** INFORMATION GIVEN **

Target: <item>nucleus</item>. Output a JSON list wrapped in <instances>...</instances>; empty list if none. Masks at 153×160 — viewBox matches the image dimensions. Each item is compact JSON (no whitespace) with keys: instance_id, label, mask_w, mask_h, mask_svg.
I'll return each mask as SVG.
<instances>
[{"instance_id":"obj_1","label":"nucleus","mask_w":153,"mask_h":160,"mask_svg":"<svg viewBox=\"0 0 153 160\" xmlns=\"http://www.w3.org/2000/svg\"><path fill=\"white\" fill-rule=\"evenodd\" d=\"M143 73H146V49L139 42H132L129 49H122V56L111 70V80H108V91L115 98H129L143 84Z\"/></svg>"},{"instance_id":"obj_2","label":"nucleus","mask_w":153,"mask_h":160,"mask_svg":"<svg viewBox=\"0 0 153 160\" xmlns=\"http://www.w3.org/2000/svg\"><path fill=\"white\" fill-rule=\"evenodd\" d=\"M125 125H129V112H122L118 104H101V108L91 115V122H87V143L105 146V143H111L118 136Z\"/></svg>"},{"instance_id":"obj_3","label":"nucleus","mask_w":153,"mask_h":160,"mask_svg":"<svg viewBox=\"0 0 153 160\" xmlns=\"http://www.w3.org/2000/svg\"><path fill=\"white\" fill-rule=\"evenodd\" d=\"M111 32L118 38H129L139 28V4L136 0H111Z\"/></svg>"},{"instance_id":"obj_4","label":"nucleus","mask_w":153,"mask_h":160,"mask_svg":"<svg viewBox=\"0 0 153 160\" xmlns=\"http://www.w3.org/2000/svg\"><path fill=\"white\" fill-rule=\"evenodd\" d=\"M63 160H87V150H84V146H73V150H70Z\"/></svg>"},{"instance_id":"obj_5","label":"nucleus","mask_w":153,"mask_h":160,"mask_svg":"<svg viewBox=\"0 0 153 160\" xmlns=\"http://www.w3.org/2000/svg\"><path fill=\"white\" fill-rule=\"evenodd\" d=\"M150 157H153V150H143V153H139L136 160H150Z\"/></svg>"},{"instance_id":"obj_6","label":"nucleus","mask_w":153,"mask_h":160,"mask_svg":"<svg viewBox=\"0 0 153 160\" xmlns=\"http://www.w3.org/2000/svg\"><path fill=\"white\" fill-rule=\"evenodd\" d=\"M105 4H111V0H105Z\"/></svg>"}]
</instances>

** SHORT PROBLEM **
Present the lines above as a Markdown table with the columns Row and Line. Give each line its row number and leave out any blank lines.

** TASK RESPONSE **
| Row | Line |
|---|---|
| 1 | Target: <item>nucleus</item>. Output a JSON list wrapped in <instances>...</instances>; empty list if none. Masks at 153×160 — viewBox matches the image dimensions. Each item is compact JSON (no whitespace) with keys: instance_id, label, mask_w, mask_h, mask_svg. |
| 2 | I'll return each mask as SVG. |
| 3 | <instances> |
| 4 | [{"instance_id":"obj_1","label":"nucleus","mask_w":153,"mask_h":160,"mask_svg":"<svg viewBox=\"0 0 153 160\" xmlns=\"http://www.w3.org/2000/svg\"><path fill=\"white\" fill-rule=\"evenodd\" d=\"M143 73H146V49L139 42H132L129 49H122V56L111 70V80H108V91L115 98H129L143 84Z\"/></svg>"},{"instance_id":"obj_2","label":"nucleus","mask_w":153,"mask_h":160,"mask_svg":"<svg viewBox=\"0 0 153 160\" xmlns=\"http://www.w3.org/2000/svg\"><path fill=\"white\" fill-rule=\"evenodd\" d=\"M125 125H129V112H122L118 104H101V108L91 115V122H87V143L105 146V143H111L118 136Z\"/></svg>"},{"instance_id":"obj_3","label":"nucleus","mask_w":153,"mask_h":160,"mask_svg":"<svg viewBox=\"0 0 153 160\" xmlns=\"http://www.w3.org/2000/svg\"><path fill=\"white\" fill-rule=\"evenodd\" d=\"M111 32L118 38H129L139 28V4L136 0H111Z\"/></svg>"},{"instance_id":"obj_4","label":"nucleus","mask_w":153,"mask_h":160,"mask_svg":"<svg viewBox=\"0 0 153 160\" xmlns=\"http://www.w3.org/2000/svg\"><path fill=\"white\" fill-rule=\"evenodd\" d=\"M63 160H87V150H84V146H73V150H70Z\"/></svg>"},{"instance_id":"obj_5","label":"nucleus","mask_w":153,"mask_h":160,"mask_svg":"<svg viewBox=\"0 0 153 160\" xmlns=\"http://www.w3.org/2000/svg\"><path fill=\"white\" fill-rule=\"evenodd\" d=\"M150 157H153V150H143V153H139L136 160H150Z\"/></svg>"},{"instance_id":"obj_6","label":"nucleus","mask_w":153,"mask_h":160,"mask_svg":"<svg viewBox=\"0 0 153 160\" xmlns=\"http://www.w3.org/2000/svg\"><path fill=\"white\" fill-rule=\"evenodd\" d=\"M105 4H111V0H105Z\"/></svg>"}] |
| 5 | </instances> |